Analysing this is of a group of lexical elements related to each other by their content material, and thus belonging to a semantic field, Trier reached the conclusion that they were structurally organised within this discipline in such a way, that the remarquable value of every element was determined by the position which this occupied within the respective field. It was initially that words and phrases were no more approached in isolation, nevertheless analysed regarding their situation within a greater ensemble ” the semantic field ” which, in turn, is included together with additional fields in to an even larger one ” the lexicon.
Unfortunately, in those days Trier’s beneficial ideas would not enjoy wide-ranging circulation. The second important newsletter of the 10 years mentioned above is that of Gustav Stern, ‘Meaning and Change of Meaning’. It was an driven attempt at reviewing the aspect factors of meaning along with determining the causes and guidelines of adjustments of that means. Stern postulated several categories and concepts which are necessary in addressing one of the most essential problems of semantics, particularly: WHY and just how does alter of which means occur in linguistic forms?
The next important publication, published in 1923, was co-authored simply by C. K. Ogden and J. A. Richards and was entitled ‘ This is of Meaning’ This was an e book which handled different accepted definitions in the word meaning, not only in linguistics, but in other disciplines, too. In the subsequent decades a period of time of problems in semantics appeared. That means was completely ignored in linguistics, especially due to the location adopted by Leonard Bloomfield, who regarded that the research of meaning was outside the scope of (semantics) linguistics proper.
This individual believed that the study of meaning should be the object various other sciences, just like philosophy, psychology, sociology and anthropology. Reference to semantics was only manufactured in extremis, when the various linguistic theories weren’t able to incorporate the complexness of linguistic events within a unitary system. Thus, semantics was considered some kind of ‘dumping place’, an enormous container by which all language facts that were difficult to come up with could be disposed of. In the last numerous years of the ’60s, semantics was handed again due attention.
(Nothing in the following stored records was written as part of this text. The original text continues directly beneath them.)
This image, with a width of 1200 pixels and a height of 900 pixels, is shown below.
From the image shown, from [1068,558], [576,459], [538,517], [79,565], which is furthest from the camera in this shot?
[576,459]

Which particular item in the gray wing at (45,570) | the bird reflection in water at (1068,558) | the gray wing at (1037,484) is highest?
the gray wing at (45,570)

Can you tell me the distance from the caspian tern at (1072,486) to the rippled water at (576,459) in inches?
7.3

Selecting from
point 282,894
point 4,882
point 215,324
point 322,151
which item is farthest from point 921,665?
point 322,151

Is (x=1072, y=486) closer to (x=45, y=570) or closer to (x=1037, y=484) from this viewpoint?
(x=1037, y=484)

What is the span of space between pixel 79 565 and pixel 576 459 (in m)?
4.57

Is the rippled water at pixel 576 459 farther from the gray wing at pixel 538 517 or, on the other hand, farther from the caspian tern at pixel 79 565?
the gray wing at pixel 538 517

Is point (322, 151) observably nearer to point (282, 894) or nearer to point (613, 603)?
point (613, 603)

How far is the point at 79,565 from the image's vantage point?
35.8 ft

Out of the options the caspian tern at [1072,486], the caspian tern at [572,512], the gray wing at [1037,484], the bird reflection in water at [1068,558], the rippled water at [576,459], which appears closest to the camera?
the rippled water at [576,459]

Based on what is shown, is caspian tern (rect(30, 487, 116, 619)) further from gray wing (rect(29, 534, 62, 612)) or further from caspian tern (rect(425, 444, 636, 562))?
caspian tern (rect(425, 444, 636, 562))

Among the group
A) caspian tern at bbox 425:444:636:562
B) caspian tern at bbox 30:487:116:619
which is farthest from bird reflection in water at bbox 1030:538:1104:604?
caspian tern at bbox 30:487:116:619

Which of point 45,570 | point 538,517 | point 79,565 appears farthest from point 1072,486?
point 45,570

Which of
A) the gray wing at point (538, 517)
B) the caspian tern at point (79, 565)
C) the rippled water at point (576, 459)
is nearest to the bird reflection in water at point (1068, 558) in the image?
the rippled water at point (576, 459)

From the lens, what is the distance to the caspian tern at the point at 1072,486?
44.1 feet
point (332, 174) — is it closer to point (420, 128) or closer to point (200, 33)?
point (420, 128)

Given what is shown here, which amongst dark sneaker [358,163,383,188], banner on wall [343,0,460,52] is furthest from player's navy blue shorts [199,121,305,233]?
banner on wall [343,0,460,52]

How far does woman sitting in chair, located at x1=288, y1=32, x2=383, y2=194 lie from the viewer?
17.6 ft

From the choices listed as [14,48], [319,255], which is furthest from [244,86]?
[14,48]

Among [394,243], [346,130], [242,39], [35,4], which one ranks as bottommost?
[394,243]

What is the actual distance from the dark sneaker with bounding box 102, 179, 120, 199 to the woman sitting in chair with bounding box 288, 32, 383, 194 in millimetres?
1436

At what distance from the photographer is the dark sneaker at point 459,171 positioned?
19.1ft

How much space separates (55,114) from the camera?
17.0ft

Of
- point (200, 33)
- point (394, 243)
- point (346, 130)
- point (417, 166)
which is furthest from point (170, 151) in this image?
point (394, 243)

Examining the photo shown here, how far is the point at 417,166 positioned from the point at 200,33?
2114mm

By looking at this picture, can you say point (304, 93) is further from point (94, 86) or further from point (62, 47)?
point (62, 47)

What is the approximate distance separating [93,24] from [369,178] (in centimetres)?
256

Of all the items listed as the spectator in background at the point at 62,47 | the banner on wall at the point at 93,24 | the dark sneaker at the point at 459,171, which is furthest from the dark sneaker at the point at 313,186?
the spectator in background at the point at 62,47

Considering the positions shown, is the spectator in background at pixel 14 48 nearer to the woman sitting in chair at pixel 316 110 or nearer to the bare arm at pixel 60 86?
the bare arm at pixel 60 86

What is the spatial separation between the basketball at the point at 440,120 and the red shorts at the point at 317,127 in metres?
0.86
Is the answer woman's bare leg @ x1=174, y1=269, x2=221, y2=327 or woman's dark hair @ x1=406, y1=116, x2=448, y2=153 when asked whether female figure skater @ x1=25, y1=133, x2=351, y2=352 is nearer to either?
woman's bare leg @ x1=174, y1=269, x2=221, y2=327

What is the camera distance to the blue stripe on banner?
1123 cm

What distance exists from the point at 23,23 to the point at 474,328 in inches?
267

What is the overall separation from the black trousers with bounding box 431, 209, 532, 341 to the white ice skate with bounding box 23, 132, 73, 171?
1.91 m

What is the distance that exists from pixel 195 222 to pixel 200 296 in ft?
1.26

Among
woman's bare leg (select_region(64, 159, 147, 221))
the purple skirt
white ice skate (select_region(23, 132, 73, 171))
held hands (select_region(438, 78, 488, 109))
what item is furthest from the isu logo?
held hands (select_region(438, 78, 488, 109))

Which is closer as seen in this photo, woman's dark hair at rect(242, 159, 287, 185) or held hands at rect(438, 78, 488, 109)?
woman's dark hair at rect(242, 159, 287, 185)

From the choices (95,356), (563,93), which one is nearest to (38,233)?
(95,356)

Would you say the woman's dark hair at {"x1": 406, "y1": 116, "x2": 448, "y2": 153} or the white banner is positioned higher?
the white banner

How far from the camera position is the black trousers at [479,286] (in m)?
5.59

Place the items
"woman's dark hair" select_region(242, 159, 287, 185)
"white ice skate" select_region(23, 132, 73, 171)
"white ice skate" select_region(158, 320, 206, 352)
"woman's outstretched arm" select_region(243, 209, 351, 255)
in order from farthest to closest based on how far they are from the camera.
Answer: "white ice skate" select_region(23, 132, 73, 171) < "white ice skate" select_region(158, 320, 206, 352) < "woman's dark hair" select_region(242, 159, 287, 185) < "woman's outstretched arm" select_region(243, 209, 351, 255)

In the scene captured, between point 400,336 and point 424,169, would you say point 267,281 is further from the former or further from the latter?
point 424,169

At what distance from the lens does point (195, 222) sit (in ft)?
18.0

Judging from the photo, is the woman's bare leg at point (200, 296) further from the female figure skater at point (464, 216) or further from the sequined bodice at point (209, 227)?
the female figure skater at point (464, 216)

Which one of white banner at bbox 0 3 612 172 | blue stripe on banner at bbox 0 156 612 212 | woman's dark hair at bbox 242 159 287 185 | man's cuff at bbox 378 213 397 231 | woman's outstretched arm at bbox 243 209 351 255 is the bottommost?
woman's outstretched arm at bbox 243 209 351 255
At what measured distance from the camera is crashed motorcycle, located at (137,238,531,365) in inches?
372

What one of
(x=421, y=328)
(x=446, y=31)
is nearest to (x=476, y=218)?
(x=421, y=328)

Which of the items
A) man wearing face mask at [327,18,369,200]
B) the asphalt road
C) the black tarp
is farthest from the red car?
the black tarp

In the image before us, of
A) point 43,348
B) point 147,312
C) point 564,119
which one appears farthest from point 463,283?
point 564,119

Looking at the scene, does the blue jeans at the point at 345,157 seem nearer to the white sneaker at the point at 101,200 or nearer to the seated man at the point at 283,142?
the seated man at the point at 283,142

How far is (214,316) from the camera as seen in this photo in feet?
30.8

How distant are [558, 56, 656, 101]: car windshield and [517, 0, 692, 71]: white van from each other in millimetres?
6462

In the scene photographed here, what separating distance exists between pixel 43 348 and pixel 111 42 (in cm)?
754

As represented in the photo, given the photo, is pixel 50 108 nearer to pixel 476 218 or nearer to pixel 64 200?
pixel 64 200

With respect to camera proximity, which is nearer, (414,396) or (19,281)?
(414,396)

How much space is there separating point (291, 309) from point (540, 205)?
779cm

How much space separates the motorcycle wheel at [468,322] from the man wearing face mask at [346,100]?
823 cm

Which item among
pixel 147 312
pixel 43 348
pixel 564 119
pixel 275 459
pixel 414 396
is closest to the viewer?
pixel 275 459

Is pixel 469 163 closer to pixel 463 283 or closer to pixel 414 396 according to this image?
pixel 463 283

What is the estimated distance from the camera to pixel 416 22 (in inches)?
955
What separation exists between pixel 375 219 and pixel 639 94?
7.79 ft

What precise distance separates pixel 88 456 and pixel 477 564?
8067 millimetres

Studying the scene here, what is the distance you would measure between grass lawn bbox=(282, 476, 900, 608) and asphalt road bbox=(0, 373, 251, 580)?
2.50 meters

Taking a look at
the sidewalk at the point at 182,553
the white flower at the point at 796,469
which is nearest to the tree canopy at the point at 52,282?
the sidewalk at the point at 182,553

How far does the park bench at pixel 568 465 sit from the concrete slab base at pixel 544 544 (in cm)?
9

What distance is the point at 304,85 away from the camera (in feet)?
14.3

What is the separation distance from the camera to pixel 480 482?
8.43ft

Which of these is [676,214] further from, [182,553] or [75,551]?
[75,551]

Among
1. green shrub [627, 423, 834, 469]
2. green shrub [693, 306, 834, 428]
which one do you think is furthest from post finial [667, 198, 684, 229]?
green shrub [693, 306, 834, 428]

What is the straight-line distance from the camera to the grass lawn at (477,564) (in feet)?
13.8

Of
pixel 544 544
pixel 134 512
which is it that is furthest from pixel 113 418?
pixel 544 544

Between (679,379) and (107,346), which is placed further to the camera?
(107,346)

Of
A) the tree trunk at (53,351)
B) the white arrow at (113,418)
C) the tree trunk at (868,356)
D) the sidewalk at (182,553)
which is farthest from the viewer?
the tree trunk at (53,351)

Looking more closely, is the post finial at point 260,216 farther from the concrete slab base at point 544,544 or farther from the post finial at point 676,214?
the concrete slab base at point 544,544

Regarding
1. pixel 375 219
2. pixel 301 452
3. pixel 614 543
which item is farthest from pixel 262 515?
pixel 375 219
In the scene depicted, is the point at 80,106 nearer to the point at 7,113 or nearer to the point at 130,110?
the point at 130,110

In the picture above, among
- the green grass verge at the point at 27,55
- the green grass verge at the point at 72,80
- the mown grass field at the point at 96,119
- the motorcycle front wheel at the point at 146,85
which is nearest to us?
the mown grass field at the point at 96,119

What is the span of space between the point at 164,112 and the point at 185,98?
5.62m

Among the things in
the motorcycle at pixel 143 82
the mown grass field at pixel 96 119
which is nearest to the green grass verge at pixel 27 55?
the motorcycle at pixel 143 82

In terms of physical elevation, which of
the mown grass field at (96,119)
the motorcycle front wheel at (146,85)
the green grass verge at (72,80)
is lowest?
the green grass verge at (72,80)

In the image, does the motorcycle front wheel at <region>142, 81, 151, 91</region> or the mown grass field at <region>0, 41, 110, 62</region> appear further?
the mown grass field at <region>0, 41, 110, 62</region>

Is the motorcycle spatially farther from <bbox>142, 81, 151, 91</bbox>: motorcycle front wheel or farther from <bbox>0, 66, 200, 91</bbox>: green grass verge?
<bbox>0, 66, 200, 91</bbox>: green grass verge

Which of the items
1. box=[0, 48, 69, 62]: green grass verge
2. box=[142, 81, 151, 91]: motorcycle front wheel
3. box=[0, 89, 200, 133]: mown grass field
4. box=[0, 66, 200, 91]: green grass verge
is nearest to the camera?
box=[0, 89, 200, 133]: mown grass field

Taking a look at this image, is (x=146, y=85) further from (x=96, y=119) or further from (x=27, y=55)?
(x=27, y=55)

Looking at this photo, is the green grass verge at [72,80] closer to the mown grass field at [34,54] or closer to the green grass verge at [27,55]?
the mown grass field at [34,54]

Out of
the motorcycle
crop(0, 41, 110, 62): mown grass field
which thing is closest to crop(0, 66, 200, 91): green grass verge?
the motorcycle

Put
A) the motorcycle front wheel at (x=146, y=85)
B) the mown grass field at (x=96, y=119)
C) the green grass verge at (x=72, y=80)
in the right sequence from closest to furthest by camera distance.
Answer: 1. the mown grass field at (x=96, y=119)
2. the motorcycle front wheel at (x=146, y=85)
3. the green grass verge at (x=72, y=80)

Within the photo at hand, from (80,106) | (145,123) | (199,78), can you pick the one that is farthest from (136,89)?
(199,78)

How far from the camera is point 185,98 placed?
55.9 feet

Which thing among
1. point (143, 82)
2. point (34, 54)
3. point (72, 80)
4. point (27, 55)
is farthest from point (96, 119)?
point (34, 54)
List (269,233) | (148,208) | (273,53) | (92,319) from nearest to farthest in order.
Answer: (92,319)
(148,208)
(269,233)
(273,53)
At present, the various linguistic theories confess that no language explanation can be viewed as being finish without which includes facts of meaning in the analysis. A unique feature of modern research in linguistics is a ever growing involvement in the problem of meaning. Description and thing of semantics In linguistic terminology, the word semantics is utilized to designate the science of word-meaning. Yet , the term provides acquired a number of senses in contemporary research and, concurrently, it has at times been changed by different terms that concentrate in making the same area of study (i. e. the study of meaning), including semasiology and semiotics.